# [Direction A]
Summarize the article on faster firewalls with bpfilter in two sentences.
# [Direction B]
Quote the passage of the bpfilter article between "Faster firewalls with" and "than other mechanisms.", inclusive.

# [Source document]
····················
|
|
Log in / Subscribe / Register

Faster firewalls with bpfilter

May 14, 2025

This article was contributed by Quentin Deslandes

From servers in a data center to desktop computers, many devices communicating on a network will eventually have to filter network traffic, whether it's for security or performance reasons. As a result, this is a domain where a lot of work is put into improving performance: a tiny performance improvement can have considerable gains. Bpfilter is a project that allows for packet filtering to easily be done with BPF, which can be faster than other mechanisms.

Iptables was the standard packet-filtering solution for a long time, but has been slowly replaced by nftables. The iptables command-line tool communicates with the kernel by sending/receiving binary data using the setsockopt() and getsockopt() system calls. Then, for each network packet, iptables will compare the data in the packet to the matching criteria defined in a set of user-configurable rules. Nftables was implemented differently: the filtering rules are translated into Netfilter bytecode that is loaded into the kernel. When a network packet is received, it is processed by running the bytecode in a dedicated virtual machine.

Nftables was in turn supplanted in some areas by BPF: custom programs written in a subset of the C language, compiled and loaded into the kernel. BPF, as a packet-filtering solution, offers a lot of flexibility: BPF programs can have access to the raw packet data, allowing the packet to continue its path through the network stack, or not. This makes sense, since BPF was originally intended for packet filtering.
····················
# [Data block]
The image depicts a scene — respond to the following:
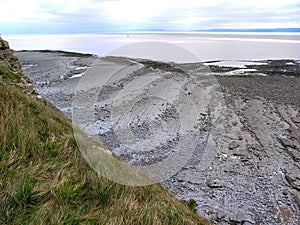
····················
# [Problem solution A]
Bpfilter is a project that makes it easy to do packet filtering with BPF, which can be faster than other mechanisms. Packet filtering has moved from iptables, which compares each packet against user-configurable rules, to nftables, which translates rules into Netfilter bytecode run in an in-kernel virtual machine, and then in some areas to BPF, whose custom programs are written in a subset of C, compiled, loaded into the kernel, and given access to raw packet data.

# [Problem solution B]
Faster firewalls with bpfilter

May 14, 2025

This article was contributed by Quentin Deslandes

From servers in a data center to desktop computers, many devices communicating on a network will eventually have to filter network traffic, whether it's for security or performance reasons. As a result, this is a domain where a lot of work is put into improving performance: a tiny performance improvement can have considerable gains. Bpfilter is a project that allows for packet filtering to easily be done with BPF, which can be faster than other mechanisms.